Collected data:
==*==

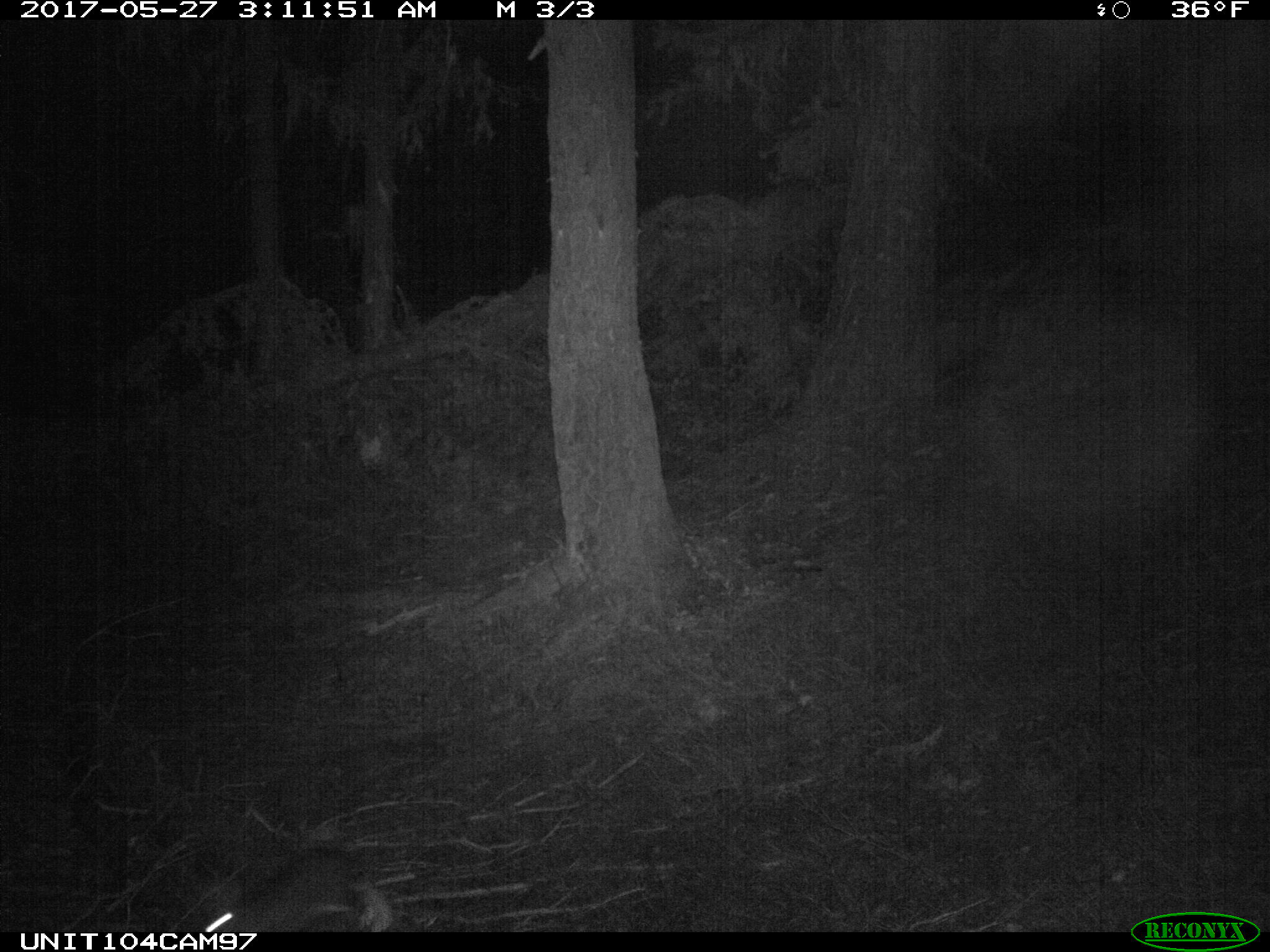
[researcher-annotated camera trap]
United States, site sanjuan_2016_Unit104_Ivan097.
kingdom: Animalia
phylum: Chordata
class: Mammalia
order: Lagomorpha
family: Leporidae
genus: Lepus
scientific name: Lepus americanus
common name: snowshoe hare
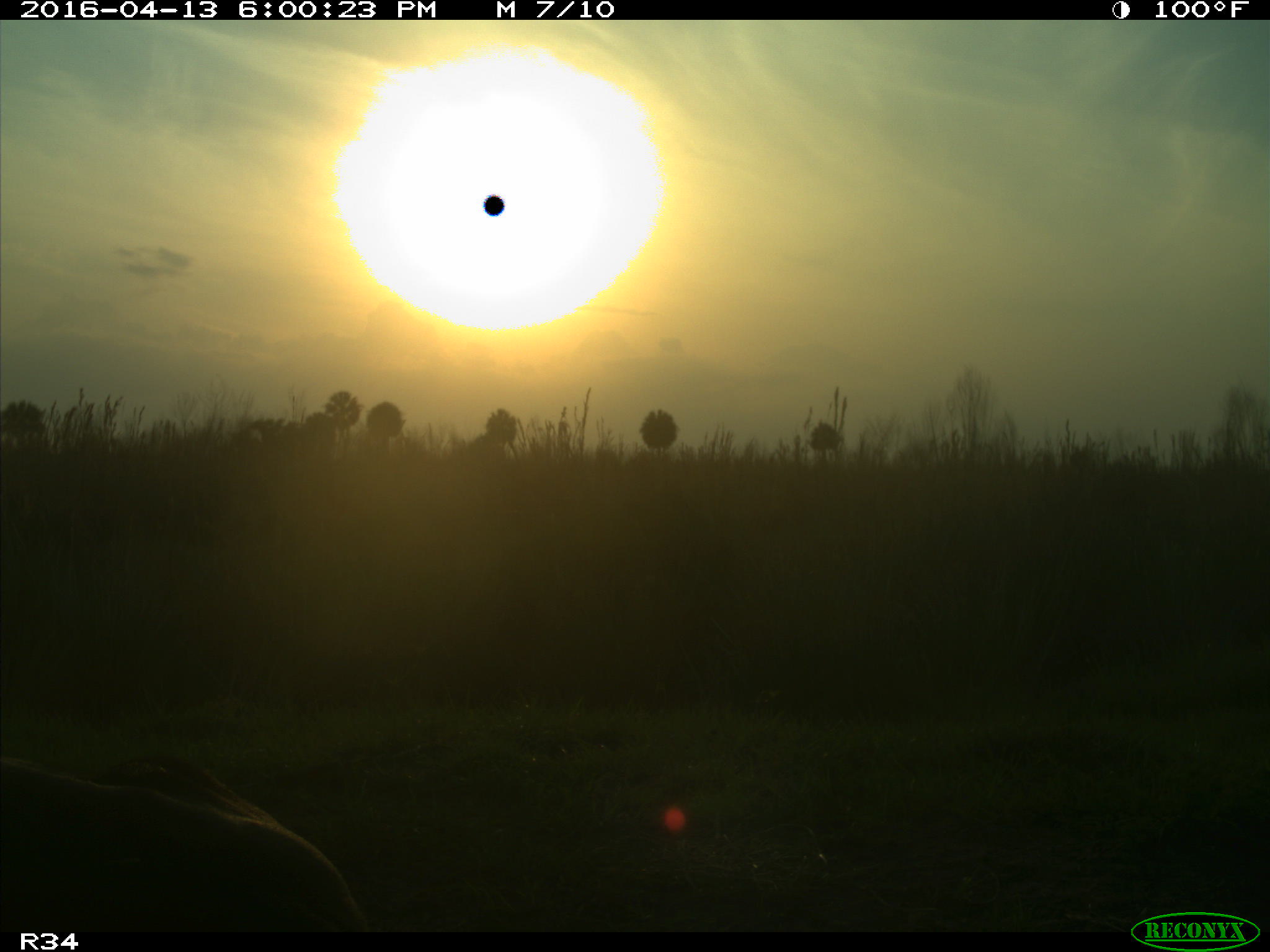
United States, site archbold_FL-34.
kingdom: Animalia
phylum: Chordata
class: Mammalia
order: Artiodactyla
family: Bovidae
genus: Bos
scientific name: Bos taurus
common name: domestic cow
Bos taurus (domestic cow).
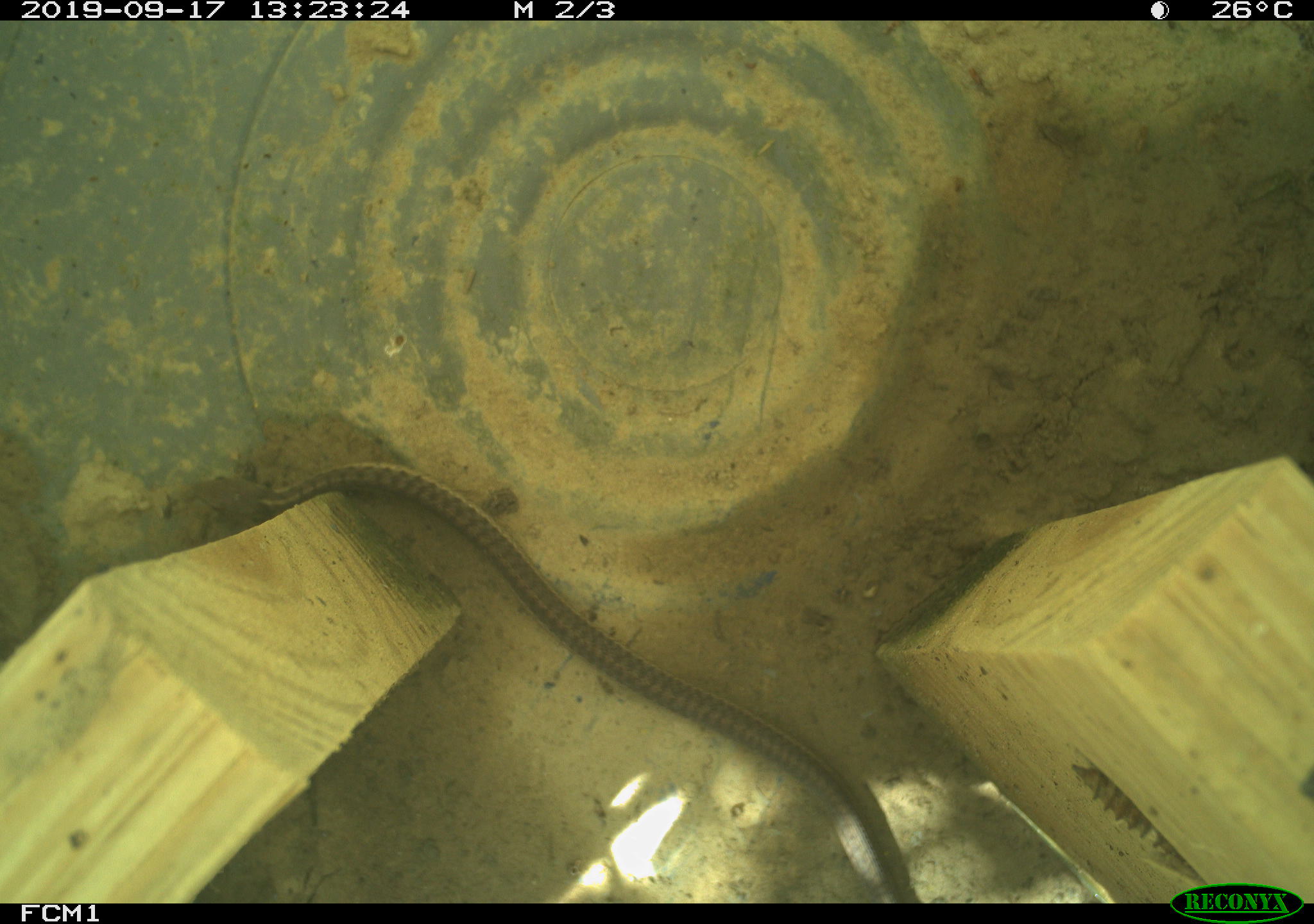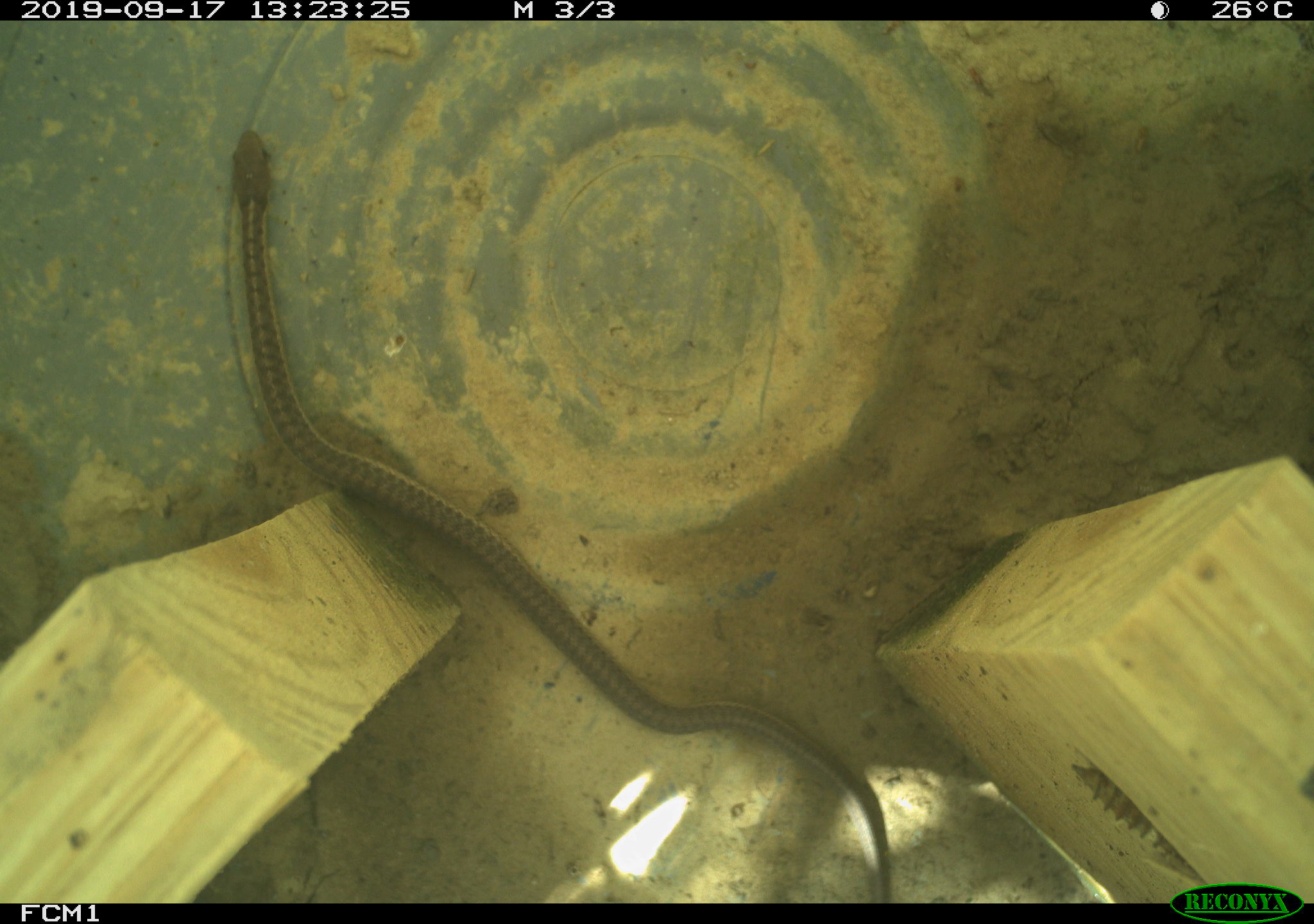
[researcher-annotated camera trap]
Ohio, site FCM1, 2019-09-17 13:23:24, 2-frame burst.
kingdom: Animalia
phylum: Chordata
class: Reptilia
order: Squamata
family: Colubridae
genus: Thamnophis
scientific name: Thamnophis sirtalis sirtalis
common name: eastern gartersnake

==*==

In the records above, collect each line with "site".

United States, site sanjuan_2016_Unit104_Ivan097.
United States, site archbold_FL-34.
Ohio, site FCM1, 2019-09-17 13:23:24, 2-frame burst.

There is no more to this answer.